TASK TO CARRY OUT: Decide whether each statement below agrees with the forum post about launching an ECS task from code, and answer yes or no for each, quoting the words of the post that decide it: 1. The task runs without trouble when started manually from the AWS console. 2. When launched from code, the task reaches the running state before it terminates. 3. The author has several VPCs to choose from.

PAGE EXCERPT:

********************

0

I'm experimenting with AWS ECS and fargate, and for starters I wrote a very simple "hello world" application that just puts a file with date and time marked into an S3 bucket, packed it into a docker image and turned the whole into an ECS task.

When I run that task manually from the AWS console, everything is fine. However, what I want in the end is to launch the thing (or several of them) from another application, which is written in kotlin, using the AWS Java SDK.

I can launch the task without errors, and I see it popping up in the ECS console. Only, its status goes from provisioning to pending, and then never turns to running, instead terminating after having hung in Pending state for a while. It should terminate after finishing, just to be clear, so I'm not complaining about it shutting down. But it's definitely an issue that it doesn't do what it's supposed to do before that.

Here's what the code looks like right now that starts the entire thing:

/**
 * Service methods for AWS Elastic Container Service
 */
class FargateService(
    defaultSecurityGroups: List<String>,
    defaultSubnets: List<String>,
    private val client: AmazonECS = AmazonECSClientBuilder.standard().build(),
) {

    private val defaultNetworkConfiguration = NetworkConfiguration().withAwsvpcConfiguration(
        AwsVpcConfiguration().apply {
            setSecurityGroups(defaultSecurityGroups)
            setSubnets(defaultSubnets)
        }
    )

    private val log = logger()

    /**
     * Launches a number of tasks of a certain type.
     * @param taskARN: ARN of the task to launch.
     * @param clusterARN: ARN of the cluster to launch the task in.
     * @param number: How many of this task should be launched in this cluster.
     */
    fun launchTasks(
        taskARN: String,
        clusterARN: String,
        number: Int = 1,
        networkConfiguration: NetworkConfiguration = defaultNetworkConfiguration) {

        val runRequest = RunTaskRequest().apply {
            cluster = clusterARN
            launchType = LaunchType.FARGATE.name
            taskDefinition = taskARN
            count = number
        }.withNetworkConfiguration(networkConfiguration)

        val result = client.runTask(runRequest)
        log.info(result.toString())

    }
}

I'm using the exact same configuration properties as I'm using when launching the thing manually, down to subnet and security group, but the result is not the same. One thing I do not seem to be able to configure here that I have to configure when running it manually is the VPC-id itself, but since I only have one VPC, I'm not too worried about that.

Does anybody have experience with this sort of thing and sees what I'm doing wrong?

********************

DATASET EXCERPTS:

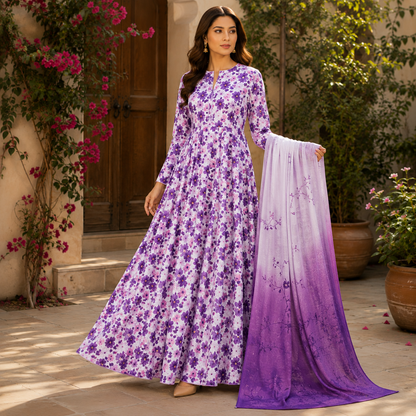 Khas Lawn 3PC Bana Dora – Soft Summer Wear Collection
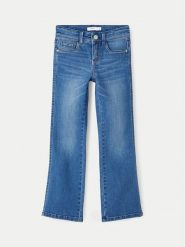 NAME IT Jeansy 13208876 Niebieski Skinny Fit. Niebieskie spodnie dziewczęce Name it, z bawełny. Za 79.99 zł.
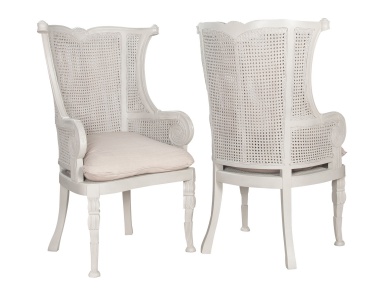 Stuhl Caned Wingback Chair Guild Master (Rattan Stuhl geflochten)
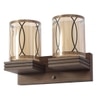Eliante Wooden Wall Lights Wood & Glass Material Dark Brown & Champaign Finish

********************

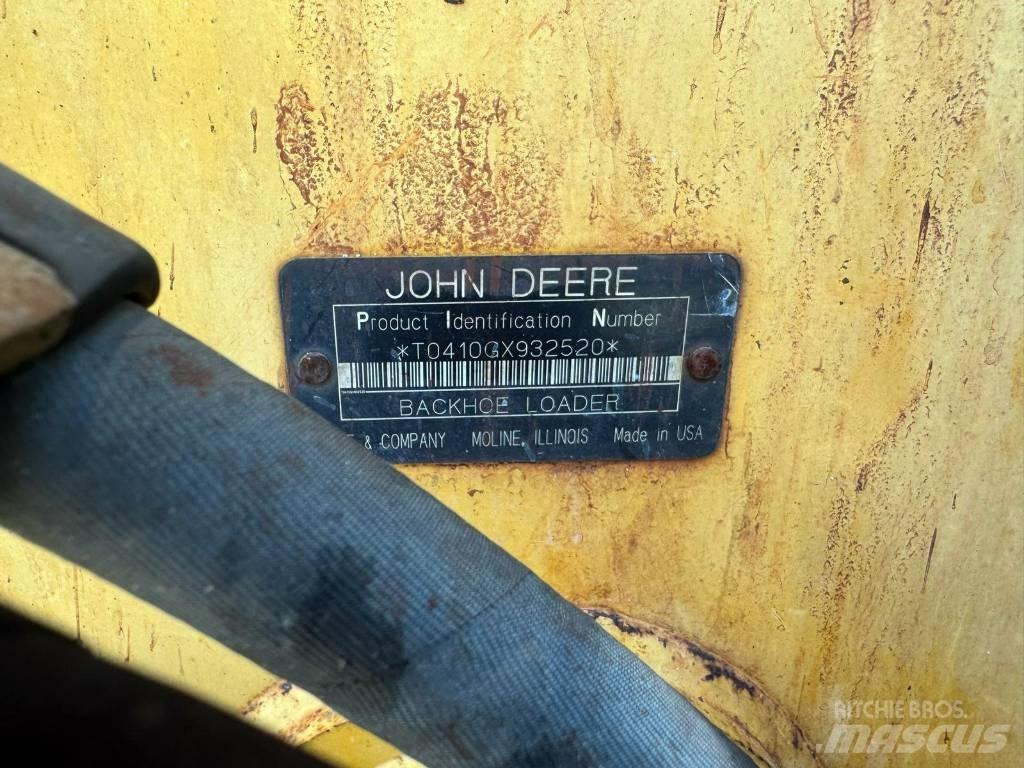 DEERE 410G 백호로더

********************

YOUR SOLUTION:
1. Yes: "When I run that task manually from the AWS console, everything is fine."
2. No: "then never turns to running, instead terminating after having hung in Pending state for a while"
3. No: "since I only have one VPC"